Demographic and clinical characteristics of the subjects in this study

A total of two hundred and eighteen CHB patients and sixty healthy controls were included for analysis. All patients were Chinese. Demographic characteristics are shown in Table 1.

Table 1

Demographics and disease characteristics of subjects

	Chronic hepatitis B (n = 218)	Healthy controls (n = 60)
	Median (IQR)†
Gender (M/F)	172/46	29/31
Age (Years old)	32 (26‐40)	30.5 (27.0‐38.0)
AST (U/L)	50.0 (29.0‐112.0)*	18.0 (16.0‐21.0)
ALT (U/L)	66.0 (33.0‐167.8)*	15 (12‐18)
ALB (g/L)	44.55 (41.08‐46.40)*	46.85 (45.17‐48.83)
GLB (g/L)	28.25 (25.93‐30.80)	28.10 (26.00‐29.90)
TBiL (umol/L)	14.60 (11.10‐21.30)*	11.60 (8.60‐13.10)
γGT (U/L)	50.00 (24.00‐92.00)*	18.00 (14.50‐22.00)
BUN (mmol/L)	4.280 (3.450‐5.115)	4.040 (3.422‐4.785)
HBV DNA	6.22 (3.70‐8.12)a	‐
HBsAg	3.55 (2.95‐4.41)a	‐
HBeAg
Positive	120	‐
Negative	95
Missing	3

ALB, albumin; AST, aspartate aminotransferase; ALT, alanine aminotransferase;TBil, total bilirubin; γ‐GT, gamma glutamyl transferase; BUN, blood urea nitrogen; IQR, interquartile range.

Data expressed in log(IU/mL)

P < 0.05 when compared with healthy controls.

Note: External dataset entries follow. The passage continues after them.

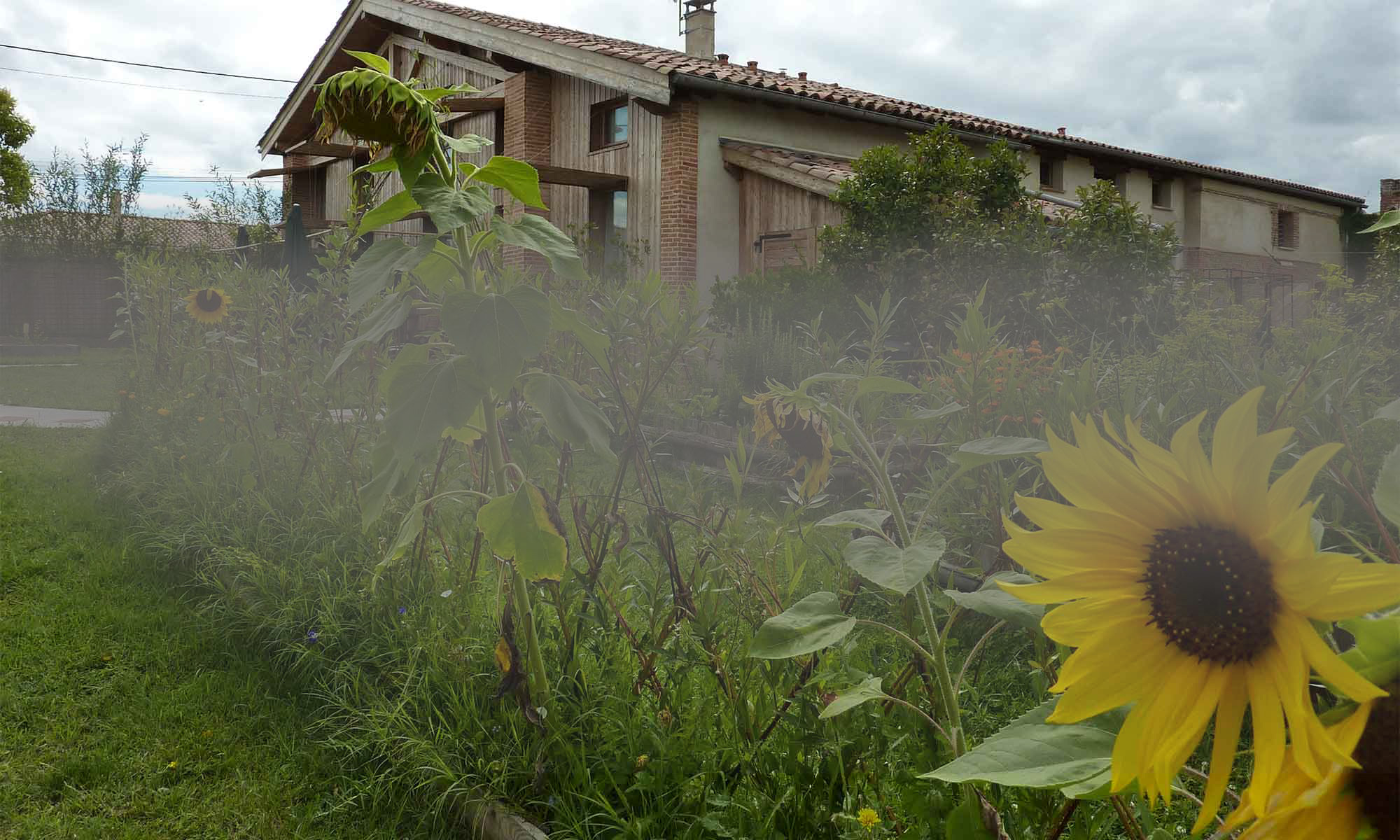 Gites écologiques de Baugnac à Toulouse.
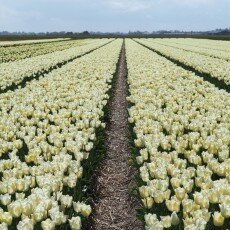 Tulip fields 14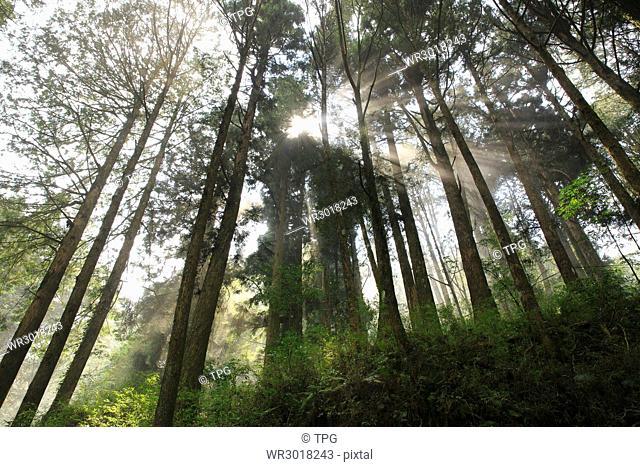 Ali,forest,sunlight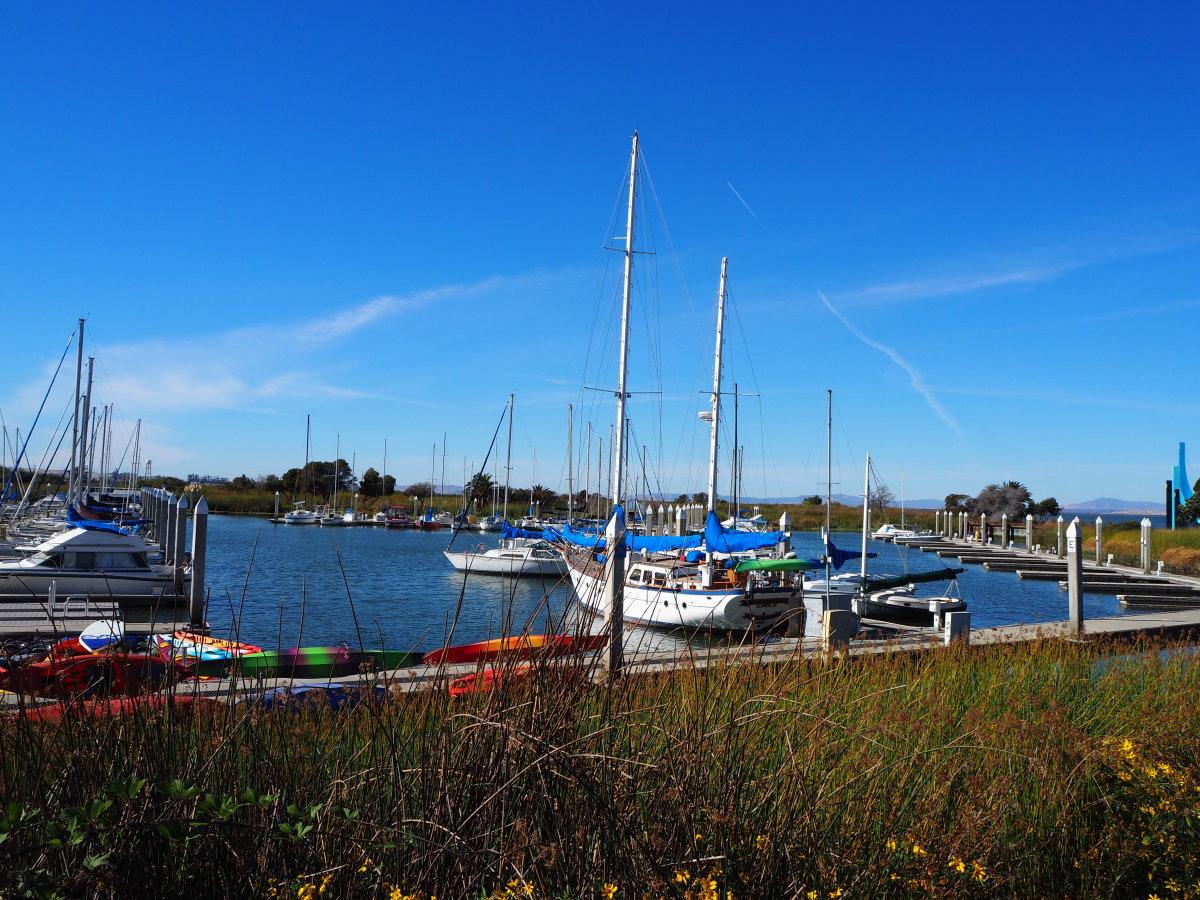 Sailboats at dock, Antioch, CA marina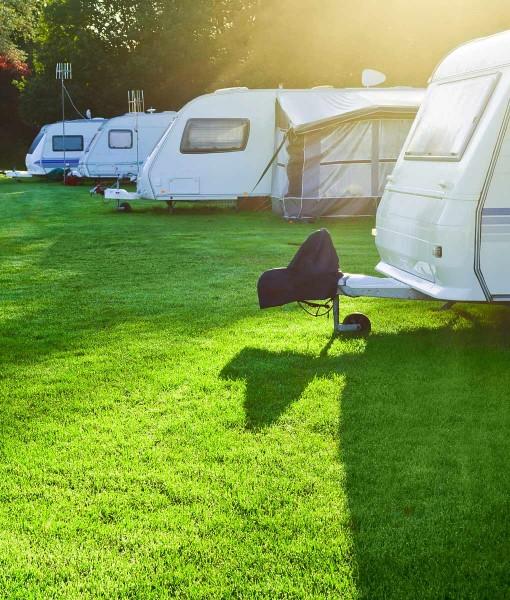 Grass Seeds For Campsite, Car Park & Caravan Site Use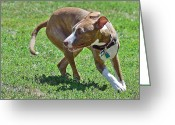 K9 Greeting Cards - On the Run Greeting Card by Lisa  Phillips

Distribution of sPD‐1 titres in various disease stages

We first compared sPD‐1 levels between CHB patients and healthy controls. As shown in Figure 1A, sPD‐1 levels were significantly higher in the CHB patients (median 4.409 IQR 3.435‐5.306 pg/mL) than in the healthy controls (median 0.3665 IQR 0.2425‐0.5010 pg/mL). Then, patients were classified into four disease stage groups: immune active (IA), inactive CHB (IC), immune tolerance (IT) and gray zone (GZ) (“gray zone” here refers to those patients who could not be classified as IA, IC or IT), according to the criteria shown in Table 2 (ULN of ALT: 30 U/L for males and 19 U/L for females; the ULN used here is different from our laboratory reference range).14 IA patients had the highest sPD‐1 levels (median 5.138 IQR 4.329‐5.406 pg/mL), while patients in IC and IT stages had lower and similar sPD‐1 levels, respectively (Figure 1B).

Figure 1

Serum sPD‐1 levels in various groups of CHB patients. sPD‐1 levels in healthy controls (HC) and chronic hepatitis B patients (CHB) (A) and sPD‐1 levels in CHB patients in various disease stages (B). CHB, chronic hepatitis B; HC, healthy control; IA, immune active; IC, inactive CHB; IT, immune tolerance; and GZ, gray zone (here, the gray zone refers to those patients who cannot be classified as IA, IC or IT)

Table 2

Disease stage classification criteria

Classification	ALT	HBV DNA	HBeAg
Immune active (IA)	Elevated	>20 000 IU/mL	Positive
		>2000 IU/mL	Negative
Inactive CHB (IC)	Normal	low HBV DNA level	Negative
Immune tolerance (IT)	Normal	>1 million IU/mL	Positive
Gray zone (GZ)	Not classified as IC, IT or IA

Notes: Upper limit of normal (ULN) of ALT: 30 U/L for males and 19 U/L for females

High sPD‐1 levels correlated with viral replication

HBV markers are important indicators of viral replication and activity. Hepatitis B e antigen (HBeAg) seroconversion (from positive to negative) is associated with clinical remission and transition to inactive liver disease,15 making it an important parameter in clinical use. We found that HBeAg‐positive patients had higher sPD‐1 levels than did HBeAg‐negative patients (Figure 2A). Moreover, serum HBsAg and HBV DNA levels positively correlated with sPD‐1 levels (Figure 2B,C). The association between these two HBV markers and sPD‐1 showed a similar tendency as that of HBeAg status. These results indicate that sPD‐1 levels correlate with HBV replication.

Figure 2

Association between serum sPD‐1 levels and HBV markers as well as clinical parameters in chronic hepatitis B (CHB) patients. Serum sPD‐1 levels in HBeAg‐positive or HBeAg‐negative CHB patients (A). Correlations of serum sPD‐1 levels with quantitative HBV surface antigen (HBsAg) (B), HBV DNA (C), alanine aminotransferase (ALT) (D), aspartate aminotransferase (AST) (E), total bilirubin (TBil) (F), gamma glutamyl transferase (γ‐GT) (G) and platelet (PLT) (H). Correlations were tested by Spearman's rho (r), and the level of significance was expressed as the P‐value (P)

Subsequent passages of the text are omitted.